● Reading text
▬▬▬▬▬▬▬▬▬▬

Definitions

Token - one letter or a sequence of letters which is treated as one item (if there is tokenization step).

Alphabet ( $\Sigma$ - sigma) is a finite, non-empty set of tokens. Example: $\Sigma = \{a, b\}$ .

String ( $w$ ) is a finite sequence of tokens chosen from $\Sigma$ . Example: $ababba$ .

Language ( $L$ ) a (possibly infinite) set of strings. Example: $L = \{a, aa, aaa\}$ .

String length is a number of tokens in it: $|aba| = 3$ .

String concatenation: $w_1w_2$ . Example: $ab \cdot ba = abba$ . Alternative notations: $w_1 \cdot w_2$ . In plain text space can be used: a b

Empty string: $\varepsilon$ (epsilon). $|\varepsilon| = 0$ , $\forall w: w \varepsilon = \varepsilon w = w$ .

Language concatenation: $L_1L_2 = \{w_1w_2 \text{ | } w_1 \in L_1, w_2 \in L_2\}$ - Cartesian product ↗ of two sets. Example: $\{1,2\}\cdot\{a,b,\ldots\} = \{1a,2a,1b,2b,\ldots\}$ .

String exponentiation: $w^k = ww \ldots w$ (k times). Example: $a^3 = aaa$ .

Language exponentiation: $L^k = LL \ldots L$ (k times). $LL = L^2$ , $L^k = L(L^{K-1})$ , $L^0 = \{\varepsilon\}$ . Example: $\{0,1\}^{32}$ - all binary words of length of 32.

String reversal: $w^R$ . Example: $(aabc)^R=cbaa$ .

Language reversal: $L^R = {w^R \text{ | } w \in L}$ . Example: $\{ab, cd\}^R = \{ba, dc\}$ .

Language union: $L_1 \cup L_2 = \{w \text{ | } w \in L_1 \text{ or } w \in L_2\}$ - set union ↗. Other name: disjunction. Example: $\{a,b\} \cup \{b,aa\} = \{a,b,aa\}$ .

▬▬▬▬▬▬▬▬▬▬

● Supplied entries
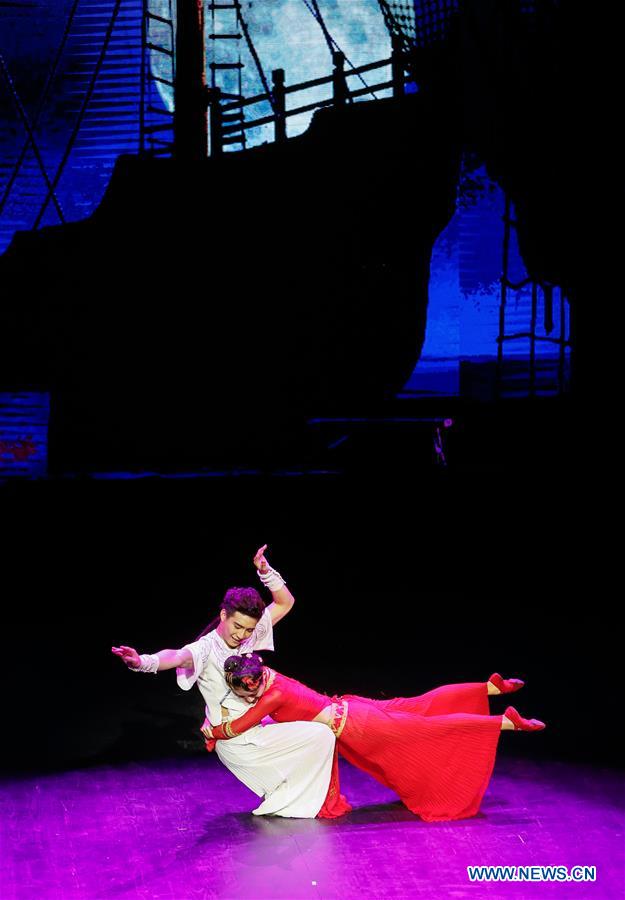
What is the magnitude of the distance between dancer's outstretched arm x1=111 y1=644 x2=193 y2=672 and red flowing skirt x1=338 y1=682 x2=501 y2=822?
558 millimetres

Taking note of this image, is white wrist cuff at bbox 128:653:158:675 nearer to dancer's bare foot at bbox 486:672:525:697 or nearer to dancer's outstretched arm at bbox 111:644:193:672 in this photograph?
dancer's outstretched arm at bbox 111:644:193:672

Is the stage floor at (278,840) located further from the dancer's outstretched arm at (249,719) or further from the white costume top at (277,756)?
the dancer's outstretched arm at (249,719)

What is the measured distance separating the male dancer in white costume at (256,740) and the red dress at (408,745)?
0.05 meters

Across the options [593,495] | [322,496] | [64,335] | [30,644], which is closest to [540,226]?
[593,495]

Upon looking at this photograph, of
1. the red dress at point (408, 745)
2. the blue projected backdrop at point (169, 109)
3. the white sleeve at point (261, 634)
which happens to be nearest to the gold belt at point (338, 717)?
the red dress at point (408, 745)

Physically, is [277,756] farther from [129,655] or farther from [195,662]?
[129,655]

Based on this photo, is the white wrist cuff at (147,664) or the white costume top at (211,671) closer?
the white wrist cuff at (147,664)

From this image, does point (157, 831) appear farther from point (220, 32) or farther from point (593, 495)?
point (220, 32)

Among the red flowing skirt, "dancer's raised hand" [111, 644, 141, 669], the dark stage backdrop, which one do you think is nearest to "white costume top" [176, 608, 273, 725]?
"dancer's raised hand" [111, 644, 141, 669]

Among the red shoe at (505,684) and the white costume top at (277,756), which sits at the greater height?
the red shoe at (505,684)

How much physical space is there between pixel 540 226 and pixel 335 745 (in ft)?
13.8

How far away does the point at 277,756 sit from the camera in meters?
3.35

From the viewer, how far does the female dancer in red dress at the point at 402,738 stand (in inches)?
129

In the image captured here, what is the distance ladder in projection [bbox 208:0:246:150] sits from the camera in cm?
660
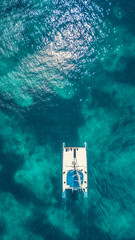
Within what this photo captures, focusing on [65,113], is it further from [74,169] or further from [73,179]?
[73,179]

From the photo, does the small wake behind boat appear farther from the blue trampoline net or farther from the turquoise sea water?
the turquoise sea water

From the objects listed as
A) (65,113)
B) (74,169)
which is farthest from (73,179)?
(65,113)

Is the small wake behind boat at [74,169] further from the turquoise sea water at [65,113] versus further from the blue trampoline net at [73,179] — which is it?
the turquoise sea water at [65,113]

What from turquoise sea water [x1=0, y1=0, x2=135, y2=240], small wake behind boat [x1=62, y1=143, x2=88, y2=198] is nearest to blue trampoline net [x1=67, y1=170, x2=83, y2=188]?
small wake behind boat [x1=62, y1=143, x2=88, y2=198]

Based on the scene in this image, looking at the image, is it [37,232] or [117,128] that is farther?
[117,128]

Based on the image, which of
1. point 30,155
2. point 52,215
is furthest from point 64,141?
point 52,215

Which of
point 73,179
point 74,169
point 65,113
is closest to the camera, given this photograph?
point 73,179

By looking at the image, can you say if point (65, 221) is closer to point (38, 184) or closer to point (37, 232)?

▬▬▬▬▬▬▬▬▬▬

● Aim 1
List every operation on languages that the formal language definitions above define.
● Aim 2
Reproduce the formal language definitions word for word, from "Token - one" up to and including "Example: $ababba$ .".

● Final result 1
Language concatenation, language exponentiation, language reversal, language union

● Final result 2
Token - one letter or a sequence of letters which is treated as one item (if there is tokenization step).

Alphabet ( $\Sigma$ - sigma) is a finite, non-empty set of tokens. Example: $\Sigma = \{a, b\}$ .

String ( $w$ ) is a finite sequence of tokens chosen from $\Sigma$ . Example: $ababba$ .